MS NAS device plays well with others

18.09.2006

I tested Storage Server R2 during the course of a few weeks. I used two HP appliances -- a 1U ProLiant DL100 G2 with 450GB of RAID 5storage and a ProLiant ML310 with 750GB in RAID 5. I installed the ProLiant DL100 in a branch office setting, connecting back to the main office and the ML310 via IPSec VPN. Both appliances were also added to an existing Active Directory and DFS structure. Remember that admins must run the ADPREP utility and extend the schema on their domain before they can take advantage of the newest DFS-related features in R2.

No duplicates, please

One of the more interesting new features in Storage Server R2 is SIS (Single Instance Storage). SIS automatically locates duplicate copies of files on volumes and replaces them with a pointer back to the original file. Duplicate files are identified based on file name, contents, and checksums to ensure all possible duplicates are found. The sparse links used as placeholders look just like the original files when viewed through Explorer, down to date stamps and file size. I like that even though the duplicate file is replaced with a pointer, file and folder permissions are not disrupted.

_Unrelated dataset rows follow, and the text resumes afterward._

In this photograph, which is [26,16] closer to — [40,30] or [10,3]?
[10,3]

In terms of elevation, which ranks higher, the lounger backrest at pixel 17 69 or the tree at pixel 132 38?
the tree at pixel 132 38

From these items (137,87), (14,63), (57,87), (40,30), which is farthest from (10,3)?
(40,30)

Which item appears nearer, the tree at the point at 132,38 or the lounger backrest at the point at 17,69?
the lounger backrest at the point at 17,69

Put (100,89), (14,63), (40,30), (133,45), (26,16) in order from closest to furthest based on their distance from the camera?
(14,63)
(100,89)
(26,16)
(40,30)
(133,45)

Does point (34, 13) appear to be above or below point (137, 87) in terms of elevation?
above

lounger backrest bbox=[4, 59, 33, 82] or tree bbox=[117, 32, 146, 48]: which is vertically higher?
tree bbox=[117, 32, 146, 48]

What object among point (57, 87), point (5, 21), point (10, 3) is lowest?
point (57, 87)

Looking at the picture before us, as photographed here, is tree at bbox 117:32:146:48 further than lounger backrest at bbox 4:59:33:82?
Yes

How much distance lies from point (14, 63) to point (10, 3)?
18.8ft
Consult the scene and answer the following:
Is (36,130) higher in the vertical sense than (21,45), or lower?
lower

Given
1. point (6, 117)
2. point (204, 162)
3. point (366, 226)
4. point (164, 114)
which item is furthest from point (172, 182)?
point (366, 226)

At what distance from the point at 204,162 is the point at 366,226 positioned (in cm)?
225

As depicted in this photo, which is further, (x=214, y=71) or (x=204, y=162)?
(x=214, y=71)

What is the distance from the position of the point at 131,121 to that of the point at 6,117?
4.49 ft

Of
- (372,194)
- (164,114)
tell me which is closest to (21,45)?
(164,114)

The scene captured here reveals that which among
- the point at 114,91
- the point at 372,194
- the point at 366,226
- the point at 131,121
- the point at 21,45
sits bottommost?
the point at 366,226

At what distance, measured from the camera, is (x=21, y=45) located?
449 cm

When enabled for a volume, a background task "crawls" the system, indexing and identifying each file. I did not notice any decrease in server response while the system was performing the initial inspection, and recognition seemed instantaneous as I created duplicate files and folders.

Admins can monitor the space savings obtained by SIS through the MMC-based Storage Management UI. Using SIS on its own servers, Microsoft was able to gain a total space savings of more than 14TB across 269 servers -- my dataset was much smaller, but I saw immediate savings nonetheless. Admins can also filter out specific file types, such as audio, that they don't want to be indexed by SIS.